I- Quelles sont les chances réelles du président Talon pour les élections du 11 avril 2021 ?
1- Maîtrise des contours de la conquête du pouvoir d’Etat
Inconnu du grand public avant 2012 quand survint la sulfureuse affaire de tentative d’empoisonnement puis de tentative de coup d’Etat dont il fut accusé par son allié Thomas Boni Yayi alors président de la République du Bénin, le président Patrice Talon n’était pas inconnu du cercle du pouvoir depuis l’avènement du renouveau démocratique dans notre pays. Comme il le reconnut lui-même dans l’une de ses interviews à la veille des présidentielles de 2016, il disposait d’une impressionnante manne financière et d’un carnet d’adresses élogieux qu’il mettait à la disposition de presque tous les candidats qui sollicitaient son soutien dans la conquête du pouvoir suprême de notre pays. Il était donc un puissant homme d’affaires qui n’était jamais loin du cercle du pouvoir. C’est pourquoi aujourd’hui, beaucoup s’accordent à reconnaître que la conquête et l’exercice du pouvoir d’Etat, Talon y était prédisposé ; il en avait une parfaite maîtrise ; c’était dans son ADN. La maîtrise des contours de la conquête et de l’exercice du pouvoir d’Etat, c’est l’une des plus grandes chances dont dispose le président Patrice Talon. Pour preuve, peu de personnes le trouvaient en mesure de vaincre Yayi Boni à travers Lionel Zinsou en 2016. Mais il a su déjouer les pronostics les plus alarmistes pour s’adjuger le fauteuil présidentiel. En 2021, il fera une fois de plus recours à cet acquis pour une certaine ‘’rebelote’’.
2- Un bilan défendable
Lorsqu’un président cherche à rempiler, le premier baromètre qui sentence l’aval ou la réprobation populaire à son ambition est sans conteste, son bilan. Et en matière de bilan, le chef de file de la rupture a peu de soucis à se faire, sinon qu’il peut carrément se sentir à l’aise. Si on doit s’en tenir à la complexité des tâches qui nous attendent sur le chantier du développement, on ne peut que s’entendre sur le fait que l’équipe qui dirige notre pays depuis 5 ans a frôlé le miracle en matière de réalisations. Presque tous les domaines de la vie de notre nation ont été impactés.
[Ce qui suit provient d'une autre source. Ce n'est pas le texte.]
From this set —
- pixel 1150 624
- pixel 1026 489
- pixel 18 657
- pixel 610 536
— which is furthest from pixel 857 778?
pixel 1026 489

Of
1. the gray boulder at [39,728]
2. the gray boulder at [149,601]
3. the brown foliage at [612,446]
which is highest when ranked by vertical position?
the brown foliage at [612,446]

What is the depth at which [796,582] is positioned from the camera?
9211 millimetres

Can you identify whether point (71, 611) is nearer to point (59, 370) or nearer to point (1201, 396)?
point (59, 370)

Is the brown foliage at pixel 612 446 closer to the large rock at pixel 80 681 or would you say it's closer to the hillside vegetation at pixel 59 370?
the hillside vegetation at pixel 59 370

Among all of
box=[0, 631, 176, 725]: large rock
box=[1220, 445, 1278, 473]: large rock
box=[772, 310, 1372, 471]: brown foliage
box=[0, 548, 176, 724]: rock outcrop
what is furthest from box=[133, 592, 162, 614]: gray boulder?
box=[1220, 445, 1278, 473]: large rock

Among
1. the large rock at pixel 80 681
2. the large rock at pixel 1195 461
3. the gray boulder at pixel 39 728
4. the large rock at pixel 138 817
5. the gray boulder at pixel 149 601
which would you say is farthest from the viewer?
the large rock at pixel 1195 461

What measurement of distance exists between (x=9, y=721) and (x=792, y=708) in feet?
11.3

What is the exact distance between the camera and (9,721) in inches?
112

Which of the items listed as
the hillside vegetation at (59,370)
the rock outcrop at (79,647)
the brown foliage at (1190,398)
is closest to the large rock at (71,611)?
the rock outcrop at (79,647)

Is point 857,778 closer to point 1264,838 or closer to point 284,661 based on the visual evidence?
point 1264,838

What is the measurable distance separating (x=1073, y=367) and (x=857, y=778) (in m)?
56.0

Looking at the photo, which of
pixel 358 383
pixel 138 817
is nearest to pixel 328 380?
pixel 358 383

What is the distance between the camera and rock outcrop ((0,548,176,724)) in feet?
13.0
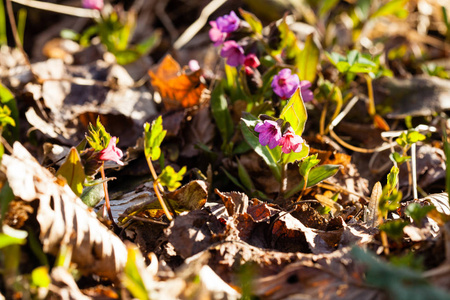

Je ne reviendrai pas sur l’économie car les structures économiques supranationales dont la réputation casse tous les doutes ont depuis 5 ans démontré la bonne santé de notre économie. Malgré les impératifs liés à la pandémie de Covid-19 et en dépit des difficultés frontalières avec le Nigéria, notre économie n’a pas sombré. Et c’est le lieu de reconnaître que la volonté du chef de l’exécutif de restructurer notre économie comme prévue dans le PAG est en train d’être concrétisée.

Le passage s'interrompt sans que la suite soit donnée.